L'effet de ciseau, comme l'on dit lorsque deux courbes se croisent, a opéré au mois de septembre. Pour la première fois, France 3, chaîne du groupe public France Télévisions, a enregistré, selon Médiamétrie, une part d'audience (PdA) mensuelle inférieure à celle de M6, avec respectivement 11,2 % contre 11,3 %. Pis, au moment où l'ancienne "petite chaîne qui monte" connaissait, ce mois-là, sa meilleure audience depuis deux ans, la "Trois" réalisait son plus mauvais score.
Ce malaise d'audience n'est ni spécifique à France 3 (toutes les chaînes généralistes connaissent une décrue de leur audience) ni définitif. Dès le mois suivant, en octobre, France 3 a repris sa place de troisième chaîne, mais l'alerte n'en est pas moins patente. Tandis que 2008 lui avait permis de conforter sa position historique avec 13,8 % de part d'audience derrière TF1 et France 2, France 3 se retrouve sous la menace de l'appétit grandissant des chaînes de la télévision numérique terrestre (TNT).
Si le feuilleton "Plus belle la vie", avec ses quelque 6 millions de téléspectateurs quotidiens, caracole toujours en tête des programmes et contribue à limiter la casse, des rendez-vous emblématiques tels que "Thalassa" (10 % de PdA en moyenne depuis septembre contre 14,5 % en 2008) ou les documentaires de société, tels ceux de la nouvelle collection "Hors-série" programmés en début de soirée, révèlent une érosion aussi inédite qu'inquiétante. Le 19 octobre, avec un taux de 7,1 %, le numéro consacré à l'adoption - qui avait été, comble de "nouveauté", déjà programmé au mois de mars - occupait la quatrième position des audiences de la soirée.
L'année 2008 avait été riche de contenus à fort pouvoir d'attraction. Au mois d'août, avec 161 heures d'antenne, dont 154 heures de direct, les Jeux olympiques de Pékin avaient dopé les chiffres. Le même phénomène avait agi grâce aux décrochages exceptionnels réalisés lors du Vendée Globe. Pour autant, s'agissant des rendez-vous réguliers du sport, la chaîne est réduite à la portion congrue. "On dirait que France Télévisions favorise la Deux, constate Alain de Greef, ancien directeur de production sur Antenne 2 et directeur des programmes de Canal+. Par exemple, tous les grands événements sportifs sont sur France 2, France 3 ne récupérant que des miettes. C'est frappant pour le Tour de Franc e : d'un côté, on assiste aux arrivées d'étapes, de l'autre, on subit des bavardages."
PEU DE CRÉATIVITÉ
De manière générale, France 3 souffre d'un problème d'identité. En dépit de sa structure originale et d'importants moyens techniques et humains, "elle ne parvient pas à faire des merveilles, souligne un ancien dirigeant de la chaîne. Avec 6 000 salariés pour 13 000 heures d'antenne, elle connaît la productivité la plus basse d'Europe. Une situation peu propice à la créativité." Un manque de créativité rendu plus visible depuis l'émergence de France 5, sa jeune et "moderne" concurrente au sein du groupe public, et par une image vieillissante dont "Thalassa" (où les responsables réfléchissent à une évolution éditoriale) serait devenue le symptôme. "Sur une autre chaîne, et sous un autre nom, cette émission connaîtrait de toutes autres audiences", affirme cet observateur.

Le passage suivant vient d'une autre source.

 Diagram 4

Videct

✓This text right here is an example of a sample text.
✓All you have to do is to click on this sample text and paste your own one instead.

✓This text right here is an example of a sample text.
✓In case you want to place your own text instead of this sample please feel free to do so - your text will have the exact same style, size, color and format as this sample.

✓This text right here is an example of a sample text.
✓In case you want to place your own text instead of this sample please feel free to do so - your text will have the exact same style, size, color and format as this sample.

A l'exception, une fois encore, de "Plus belle la vie" qui doit son succès à son jeu d'intrigues transgénérationnel, France 3 ne semble pas assez préoccupée par la diversité des tranches d'âge de son public. A ce titre, la bonne image du magazine culturel "Ce soir (ou jamais !)" a un revers. En mobilisant pour le seul compte de l'émission de Frédéric Taddeï la deuxième partie de soirée, du lundi au jeudi, France 3 se prive d'un espace propice à la création, susceptible d'attirer les jeunes.

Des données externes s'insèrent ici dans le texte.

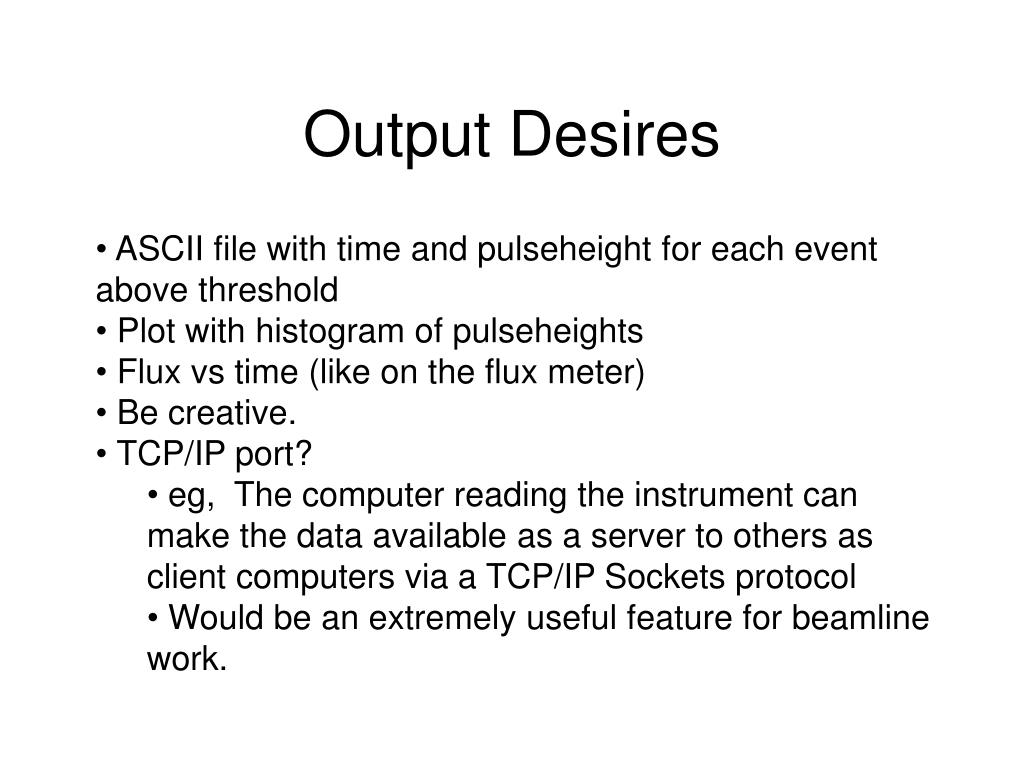 Output Desires

• ASCII file with time and pulseheight for each event above threshold
• Plot with histogram of pulseheights
• Flux vs time (like on the flux meter)
• Be creative.
• TCP/IP port?
• eg, The computer reading the instrument can make the data available as a server to others as client computers via a TCP/IP Sockets protocol
• Would be an extremely useful feature for beamline work.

"France 3 veut incarner la proximité, insiste Laurent Corteel, le directeur des antennes. Proximité, cela ne veut pas dire vieux et ringard." Depuis la rentrée, en s'appuyant sur son maillage régional, la chaîne multiplie les prises d'antenne événementielles relayées au plan national via Internet. De nouveaux concepts et rendez-vous sont programmés pour janvier 2010. "France 3 est en mouvement" : c'est le nouveau mot d'ordre.